- _ASSIGNMENT_
Search the data for the string "closure" and extract every line where it appears.

----- GIVEN DATA -----

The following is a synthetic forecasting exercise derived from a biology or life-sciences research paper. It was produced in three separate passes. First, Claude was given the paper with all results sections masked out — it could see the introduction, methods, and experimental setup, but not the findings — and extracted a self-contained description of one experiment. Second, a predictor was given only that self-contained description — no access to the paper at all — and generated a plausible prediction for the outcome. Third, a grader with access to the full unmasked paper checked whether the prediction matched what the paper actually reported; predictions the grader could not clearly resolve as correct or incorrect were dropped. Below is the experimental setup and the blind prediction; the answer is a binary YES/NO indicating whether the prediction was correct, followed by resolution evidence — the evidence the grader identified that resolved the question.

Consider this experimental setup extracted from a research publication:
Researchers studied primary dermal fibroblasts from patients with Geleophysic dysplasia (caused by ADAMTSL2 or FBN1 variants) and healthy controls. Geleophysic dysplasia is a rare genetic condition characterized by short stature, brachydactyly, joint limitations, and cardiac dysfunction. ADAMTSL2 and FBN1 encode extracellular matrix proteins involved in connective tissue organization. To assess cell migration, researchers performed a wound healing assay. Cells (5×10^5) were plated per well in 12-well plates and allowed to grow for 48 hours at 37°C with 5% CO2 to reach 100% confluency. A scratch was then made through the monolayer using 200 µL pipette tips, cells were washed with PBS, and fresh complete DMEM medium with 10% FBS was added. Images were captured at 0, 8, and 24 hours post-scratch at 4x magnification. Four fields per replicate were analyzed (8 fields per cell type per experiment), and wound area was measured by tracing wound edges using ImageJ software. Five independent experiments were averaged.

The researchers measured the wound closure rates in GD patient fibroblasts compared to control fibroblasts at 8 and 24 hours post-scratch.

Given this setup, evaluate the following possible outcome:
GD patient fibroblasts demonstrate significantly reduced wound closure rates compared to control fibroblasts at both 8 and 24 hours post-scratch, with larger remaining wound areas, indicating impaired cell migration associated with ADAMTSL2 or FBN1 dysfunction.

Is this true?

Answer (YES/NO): NO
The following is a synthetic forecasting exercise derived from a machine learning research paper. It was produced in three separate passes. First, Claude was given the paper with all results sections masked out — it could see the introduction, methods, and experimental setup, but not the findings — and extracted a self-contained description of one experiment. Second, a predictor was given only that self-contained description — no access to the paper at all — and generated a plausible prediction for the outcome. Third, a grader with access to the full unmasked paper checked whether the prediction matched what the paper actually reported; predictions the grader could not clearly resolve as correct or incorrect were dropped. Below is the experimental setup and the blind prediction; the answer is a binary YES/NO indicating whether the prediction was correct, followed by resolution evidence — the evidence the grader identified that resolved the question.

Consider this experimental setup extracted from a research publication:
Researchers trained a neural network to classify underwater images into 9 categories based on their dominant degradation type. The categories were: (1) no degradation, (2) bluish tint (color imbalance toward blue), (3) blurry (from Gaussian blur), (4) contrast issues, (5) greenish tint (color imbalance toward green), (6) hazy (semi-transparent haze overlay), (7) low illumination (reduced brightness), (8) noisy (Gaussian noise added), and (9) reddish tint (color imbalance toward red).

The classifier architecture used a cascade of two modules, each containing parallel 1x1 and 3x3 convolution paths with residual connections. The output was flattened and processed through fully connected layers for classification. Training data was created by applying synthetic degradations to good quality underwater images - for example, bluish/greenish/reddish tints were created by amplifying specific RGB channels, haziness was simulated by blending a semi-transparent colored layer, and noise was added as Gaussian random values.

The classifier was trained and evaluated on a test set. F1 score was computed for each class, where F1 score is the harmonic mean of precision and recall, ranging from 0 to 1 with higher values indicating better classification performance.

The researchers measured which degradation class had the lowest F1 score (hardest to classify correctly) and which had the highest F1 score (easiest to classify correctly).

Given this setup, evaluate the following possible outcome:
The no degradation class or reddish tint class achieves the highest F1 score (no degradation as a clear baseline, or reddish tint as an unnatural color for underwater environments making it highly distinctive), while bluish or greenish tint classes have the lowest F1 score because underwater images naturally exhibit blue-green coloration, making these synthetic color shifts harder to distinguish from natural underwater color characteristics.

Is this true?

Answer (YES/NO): NO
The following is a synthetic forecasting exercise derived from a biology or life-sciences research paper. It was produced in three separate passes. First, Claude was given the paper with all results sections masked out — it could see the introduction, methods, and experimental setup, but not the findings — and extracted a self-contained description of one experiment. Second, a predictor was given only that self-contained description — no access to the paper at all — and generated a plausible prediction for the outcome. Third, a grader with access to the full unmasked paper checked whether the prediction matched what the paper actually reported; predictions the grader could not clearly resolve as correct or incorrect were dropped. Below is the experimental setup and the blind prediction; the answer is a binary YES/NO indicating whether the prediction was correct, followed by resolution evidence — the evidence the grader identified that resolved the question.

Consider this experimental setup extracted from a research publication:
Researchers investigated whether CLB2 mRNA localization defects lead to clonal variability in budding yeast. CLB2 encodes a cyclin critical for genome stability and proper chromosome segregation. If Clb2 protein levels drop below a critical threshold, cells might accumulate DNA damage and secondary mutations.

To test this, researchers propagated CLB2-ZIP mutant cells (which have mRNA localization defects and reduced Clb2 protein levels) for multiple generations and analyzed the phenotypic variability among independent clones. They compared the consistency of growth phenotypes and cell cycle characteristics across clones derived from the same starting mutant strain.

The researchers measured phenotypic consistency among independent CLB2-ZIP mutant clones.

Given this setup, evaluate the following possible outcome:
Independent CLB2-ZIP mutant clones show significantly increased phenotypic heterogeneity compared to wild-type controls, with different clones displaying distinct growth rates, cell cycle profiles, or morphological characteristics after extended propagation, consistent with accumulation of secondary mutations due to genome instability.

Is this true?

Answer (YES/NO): YES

-----

- _SOLUTION TO THIS TASK_
The researchers measured the wound closure rates in GD patient fibroblasts compared to control fibroblasts at 8 and 24 hours post-scratch.
GD patient fibroblasts demonstrate significantly reduced wound closure rates compared to control fibroblasts at both 8 and 24 hours post-scratch, with larger remaining wound areas, indicating impaired cell migration associated with ADAMTSL2 or FBN1 dysfunction.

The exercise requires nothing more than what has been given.